Unable to stay, but with nowhere else to go, many have waited twenty years, with new generations of stateless children born in Malaysia as refugees. With no camps and few social support organizations, the majority remain hidden deep within Kuala Lumpur, living in the shadows of society to fend for themselves.
Over 80% of the refugees living in Malaysia escaped from Myanmar, also known as Burma.
For decades international human rights organizations and governments have repeatedly documented widespread persecution and human rights violations in Myanmar/Burma. Most who flee death by land or sea will be refused entry into nearby countries and returned, and thus, must often be smuggled out to survive.
One obvious destination by proximity is Malaysia, though, once inside, it’s very difficult to get out. As illegal migrants, refugees are restricted from departing through the airports or crossing borders by land or sea for they have no legal documents for customs to approve international departure.
HUMANWIRE IN MALAYSIA
Humanwire’s objective in Malaysia is to provide our unique method of support services to refugees in need of imminent, life-sustaining support while enabling a connection to others, to help provide focus to each person’s unique situation on a long-term, one-to-one basis.

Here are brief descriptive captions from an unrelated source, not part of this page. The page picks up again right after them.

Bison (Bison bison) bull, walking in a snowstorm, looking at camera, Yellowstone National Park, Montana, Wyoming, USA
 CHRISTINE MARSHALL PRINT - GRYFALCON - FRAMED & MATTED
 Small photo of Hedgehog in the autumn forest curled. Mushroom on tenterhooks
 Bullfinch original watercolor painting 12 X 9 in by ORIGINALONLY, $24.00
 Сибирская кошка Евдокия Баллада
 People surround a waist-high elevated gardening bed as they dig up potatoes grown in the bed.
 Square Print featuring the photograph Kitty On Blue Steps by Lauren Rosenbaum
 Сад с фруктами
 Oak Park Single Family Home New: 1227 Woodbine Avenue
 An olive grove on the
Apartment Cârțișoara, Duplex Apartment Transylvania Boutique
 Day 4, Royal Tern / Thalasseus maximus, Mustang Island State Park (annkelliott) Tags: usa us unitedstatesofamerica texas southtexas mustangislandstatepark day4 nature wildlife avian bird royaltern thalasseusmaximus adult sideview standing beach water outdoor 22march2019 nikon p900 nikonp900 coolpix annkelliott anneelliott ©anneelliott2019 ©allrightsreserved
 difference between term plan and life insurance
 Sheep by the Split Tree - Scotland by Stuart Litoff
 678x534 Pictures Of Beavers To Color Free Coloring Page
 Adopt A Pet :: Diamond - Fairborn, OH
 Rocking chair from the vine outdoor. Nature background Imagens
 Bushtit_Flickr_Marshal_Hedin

Burmese refugees typically have no desire to ever return and in most cases the desired long-term solution for refugees in Malaysia is to seek asylum in other countries. Unlike our objectives in other countries designed to support refugees who ultimately desire to return home, Humanwire is tailoring our work to provide more effective support for successful asylum applications to safe, 3rd-party countries that will grant citizenship.